━━━━━ Available data ━━━━━

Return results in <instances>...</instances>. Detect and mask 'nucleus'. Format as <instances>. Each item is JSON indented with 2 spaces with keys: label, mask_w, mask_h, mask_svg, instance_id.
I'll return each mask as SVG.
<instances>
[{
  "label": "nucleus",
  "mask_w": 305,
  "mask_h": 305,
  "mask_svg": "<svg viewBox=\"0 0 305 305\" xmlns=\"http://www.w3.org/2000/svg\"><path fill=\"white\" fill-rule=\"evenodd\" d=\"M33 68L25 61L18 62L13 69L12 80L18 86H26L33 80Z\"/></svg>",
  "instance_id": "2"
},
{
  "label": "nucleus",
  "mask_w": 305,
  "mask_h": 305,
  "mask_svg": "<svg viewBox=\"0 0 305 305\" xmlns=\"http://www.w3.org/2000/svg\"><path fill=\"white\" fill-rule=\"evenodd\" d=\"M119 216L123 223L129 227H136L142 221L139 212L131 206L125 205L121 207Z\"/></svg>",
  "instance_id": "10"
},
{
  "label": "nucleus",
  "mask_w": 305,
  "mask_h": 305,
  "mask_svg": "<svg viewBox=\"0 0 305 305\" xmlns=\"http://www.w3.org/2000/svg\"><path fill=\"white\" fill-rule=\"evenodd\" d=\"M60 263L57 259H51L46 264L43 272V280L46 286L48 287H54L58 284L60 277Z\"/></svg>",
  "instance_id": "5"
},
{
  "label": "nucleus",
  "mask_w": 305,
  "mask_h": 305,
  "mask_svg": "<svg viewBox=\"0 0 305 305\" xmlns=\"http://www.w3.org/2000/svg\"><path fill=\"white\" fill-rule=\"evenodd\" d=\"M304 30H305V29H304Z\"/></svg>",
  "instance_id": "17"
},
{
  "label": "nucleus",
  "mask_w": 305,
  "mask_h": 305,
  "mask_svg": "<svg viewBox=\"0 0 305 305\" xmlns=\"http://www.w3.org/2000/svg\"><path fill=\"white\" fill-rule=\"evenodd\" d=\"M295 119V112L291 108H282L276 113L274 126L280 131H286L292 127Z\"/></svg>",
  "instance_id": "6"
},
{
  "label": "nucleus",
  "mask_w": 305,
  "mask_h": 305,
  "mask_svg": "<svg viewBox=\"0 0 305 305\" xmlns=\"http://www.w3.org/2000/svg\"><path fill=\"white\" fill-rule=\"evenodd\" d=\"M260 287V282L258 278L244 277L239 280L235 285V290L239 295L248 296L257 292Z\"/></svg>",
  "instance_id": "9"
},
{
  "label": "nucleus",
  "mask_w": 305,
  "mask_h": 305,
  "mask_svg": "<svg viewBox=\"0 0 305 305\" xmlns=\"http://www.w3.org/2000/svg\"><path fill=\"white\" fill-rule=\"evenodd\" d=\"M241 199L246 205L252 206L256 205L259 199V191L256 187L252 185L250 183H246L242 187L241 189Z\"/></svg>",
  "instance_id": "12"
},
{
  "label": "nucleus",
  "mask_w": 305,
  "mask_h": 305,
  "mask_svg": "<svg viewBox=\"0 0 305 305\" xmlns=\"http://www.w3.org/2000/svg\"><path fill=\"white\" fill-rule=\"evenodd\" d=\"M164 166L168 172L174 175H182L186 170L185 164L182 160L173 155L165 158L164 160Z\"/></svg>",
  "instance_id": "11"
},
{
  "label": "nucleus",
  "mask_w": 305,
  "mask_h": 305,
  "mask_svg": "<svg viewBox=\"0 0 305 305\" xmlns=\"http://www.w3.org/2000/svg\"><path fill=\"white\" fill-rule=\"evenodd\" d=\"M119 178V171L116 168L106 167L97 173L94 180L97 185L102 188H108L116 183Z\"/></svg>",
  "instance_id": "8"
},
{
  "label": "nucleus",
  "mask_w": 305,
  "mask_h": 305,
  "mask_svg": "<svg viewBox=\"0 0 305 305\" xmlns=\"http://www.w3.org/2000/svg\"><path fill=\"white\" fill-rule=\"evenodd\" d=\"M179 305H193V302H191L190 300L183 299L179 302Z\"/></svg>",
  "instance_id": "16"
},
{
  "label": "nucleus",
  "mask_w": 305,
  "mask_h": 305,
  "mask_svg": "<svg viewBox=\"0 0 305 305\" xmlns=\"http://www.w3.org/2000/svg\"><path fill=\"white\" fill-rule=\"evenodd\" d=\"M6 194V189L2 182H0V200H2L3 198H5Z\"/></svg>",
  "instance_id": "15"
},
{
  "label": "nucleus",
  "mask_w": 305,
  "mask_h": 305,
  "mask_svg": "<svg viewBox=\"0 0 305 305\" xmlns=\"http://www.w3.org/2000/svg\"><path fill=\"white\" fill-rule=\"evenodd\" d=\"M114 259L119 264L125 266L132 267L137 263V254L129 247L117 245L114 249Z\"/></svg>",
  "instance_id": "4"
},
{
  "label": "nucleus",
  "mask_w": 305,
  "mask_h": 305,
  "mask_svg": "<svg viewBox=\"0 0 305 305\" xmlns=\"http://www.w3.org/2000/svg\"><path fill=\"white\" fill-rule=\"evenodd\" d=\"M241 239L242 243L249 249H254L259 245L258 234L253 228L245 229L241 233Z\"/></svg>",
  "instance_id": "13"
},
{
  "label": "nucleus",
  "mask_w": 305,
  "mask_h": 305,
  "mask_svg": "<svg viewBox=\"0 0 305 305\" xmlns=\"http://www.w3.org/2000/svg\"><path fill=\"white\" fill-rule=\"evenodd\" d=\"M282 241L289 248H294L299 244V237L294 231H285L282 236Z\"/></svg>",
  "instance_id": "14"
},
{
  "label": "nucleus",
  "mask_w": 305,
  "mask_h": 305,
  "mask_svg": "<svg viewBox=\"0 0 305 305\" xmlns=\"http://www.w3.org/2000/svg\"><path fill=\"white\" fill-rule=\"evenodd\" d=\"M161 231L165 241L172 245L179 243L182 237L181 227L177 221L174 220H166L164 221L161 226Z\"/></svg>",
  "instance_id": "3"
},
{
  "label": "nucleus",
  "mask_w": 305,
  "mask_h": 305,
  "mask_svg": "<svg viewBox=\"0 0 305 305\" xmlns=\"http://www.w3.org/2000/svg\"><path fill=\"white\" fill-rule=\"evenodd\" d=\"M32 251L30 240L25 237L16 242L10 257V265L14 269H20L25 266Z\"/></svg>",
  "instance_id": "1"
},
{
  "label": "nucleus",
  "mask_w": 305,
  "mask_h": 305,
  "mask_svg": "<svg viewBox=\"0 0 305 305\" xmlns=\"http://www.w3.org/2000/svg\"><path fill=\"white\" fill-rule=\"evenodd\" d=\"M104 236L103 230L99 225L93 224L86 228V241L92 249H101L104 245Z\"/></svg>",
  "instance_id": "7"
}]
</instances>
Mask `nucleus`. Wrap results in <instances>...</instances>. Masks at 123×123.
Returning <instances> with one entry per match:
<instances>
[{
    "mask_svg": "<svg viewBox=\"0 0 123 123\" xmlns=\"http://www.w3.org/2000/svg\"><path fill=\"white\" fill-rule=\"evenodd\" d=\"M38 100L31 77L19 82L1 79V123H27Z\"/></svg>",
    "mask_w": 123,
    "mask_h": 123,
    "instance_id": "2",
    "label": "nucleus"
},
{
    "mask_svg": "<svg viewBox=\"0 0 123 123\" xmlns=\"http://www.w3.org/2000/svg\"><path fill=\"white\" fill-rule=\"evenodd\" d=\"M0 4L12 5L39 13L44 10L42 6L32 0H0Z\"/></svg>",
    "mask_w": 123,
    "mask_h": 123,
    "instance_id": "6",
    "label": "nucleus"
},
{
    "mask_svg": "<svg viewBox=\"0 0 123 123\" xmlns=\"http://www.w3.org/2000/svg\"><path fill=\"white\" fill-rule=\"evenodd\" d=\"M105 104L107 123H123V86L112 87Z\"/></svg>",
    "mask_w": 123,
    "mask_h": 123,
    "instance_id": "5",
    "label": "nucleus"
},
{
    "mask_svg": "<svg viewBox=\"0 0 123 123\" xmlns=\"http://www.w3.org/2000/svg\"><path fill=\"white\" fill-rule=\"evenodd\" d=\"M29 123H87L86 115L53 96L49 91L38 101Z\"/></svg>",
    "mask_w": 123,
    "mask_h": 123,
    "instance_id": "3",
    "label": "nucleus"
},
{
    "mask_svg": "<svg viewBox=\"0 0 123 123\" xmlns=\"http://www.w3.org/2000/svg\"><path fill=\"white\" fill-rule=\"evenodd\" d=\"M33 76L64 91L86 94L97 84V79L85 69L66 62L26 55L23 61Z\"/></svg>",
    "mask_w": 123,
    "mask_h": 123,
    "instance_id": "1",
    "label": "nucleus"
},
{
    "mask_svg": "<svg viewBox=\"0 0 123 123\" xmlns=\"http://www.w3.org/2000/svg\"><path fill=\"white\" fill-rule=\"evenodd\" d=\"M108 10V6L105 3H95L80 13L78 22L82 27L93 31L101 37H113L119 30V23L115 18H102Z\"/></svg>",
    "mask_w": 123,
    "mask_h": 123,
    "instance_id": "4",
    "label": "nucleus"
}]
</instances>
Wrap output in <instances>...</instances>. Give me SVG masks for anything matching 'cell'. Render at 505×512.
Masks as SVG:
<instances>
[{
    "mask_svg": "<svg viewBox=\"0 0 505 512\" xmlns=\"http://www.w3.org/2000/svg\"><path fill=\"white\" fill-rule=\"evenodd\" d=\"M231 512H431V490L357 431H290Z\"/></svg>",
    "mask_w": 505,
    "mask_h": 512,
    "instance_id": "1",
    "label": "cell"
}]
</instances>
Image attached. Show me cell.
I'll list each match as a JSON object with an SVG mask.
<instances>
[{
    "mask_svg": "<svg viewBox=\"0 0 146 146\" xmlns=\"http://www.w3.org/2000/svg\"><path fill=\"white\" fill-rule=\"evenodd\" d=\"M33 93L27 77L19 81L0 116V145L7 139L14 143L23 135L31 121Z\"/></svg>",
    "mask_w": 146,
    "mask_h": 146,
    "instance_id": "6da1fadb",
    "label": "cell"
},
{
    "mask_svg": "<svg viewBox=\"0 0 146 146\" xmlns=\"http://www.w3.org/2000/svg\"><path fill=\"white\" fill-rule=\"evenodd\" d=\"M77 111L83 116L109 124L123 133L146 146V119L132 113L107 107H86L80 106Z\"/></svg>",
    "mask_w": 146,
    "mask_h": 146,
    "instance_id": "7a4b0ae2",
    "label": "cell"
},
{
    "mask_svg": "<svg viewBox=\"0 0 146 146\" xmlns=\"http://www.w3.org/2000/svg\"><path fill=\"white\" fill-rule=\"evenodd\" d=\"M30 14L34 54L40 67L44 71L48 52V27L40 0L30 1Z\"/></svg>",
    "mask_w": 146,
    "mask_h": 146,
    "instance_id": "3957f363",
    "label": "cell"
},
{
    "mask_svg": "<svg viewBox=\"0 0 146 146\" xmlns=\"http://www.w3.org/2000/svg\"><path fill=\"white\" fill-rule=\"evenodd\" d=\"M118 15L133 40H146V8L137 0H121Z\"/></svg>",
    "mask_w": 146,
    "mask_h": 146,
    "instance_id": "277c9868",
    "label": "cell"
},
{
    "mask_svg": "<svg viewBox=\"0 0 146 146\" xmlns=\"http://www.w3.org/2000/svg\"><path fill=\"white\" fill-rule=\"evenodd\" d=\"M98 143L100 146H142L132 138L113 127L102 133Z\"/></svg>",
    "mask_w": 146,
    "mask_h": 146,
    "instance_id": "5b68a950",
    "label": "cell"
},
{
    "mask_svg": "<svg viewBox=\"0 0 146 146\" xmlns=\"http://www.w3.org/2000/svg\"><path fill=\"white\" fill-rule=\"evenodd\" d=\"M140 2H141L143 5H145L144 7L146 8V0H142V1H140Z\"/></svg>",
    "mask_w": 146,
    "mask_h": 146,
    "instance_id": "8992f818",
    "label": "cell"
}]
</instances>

━━━━━

▶ **Problem details**: Please gather every line in the records above that contains the word "with", copying each line in full.

▶ **Written solution**:
Return results in <instances>...</instances>. Detect and mask 'nucleus'. Format as <instances>. Each item is JSON indented with 2 spaces with keys: label, mask_w, mask_h, mask_svg, instance_id.
Returning <instances> with one entry per match:
I'll list each match as a JSON object with an SVG mask.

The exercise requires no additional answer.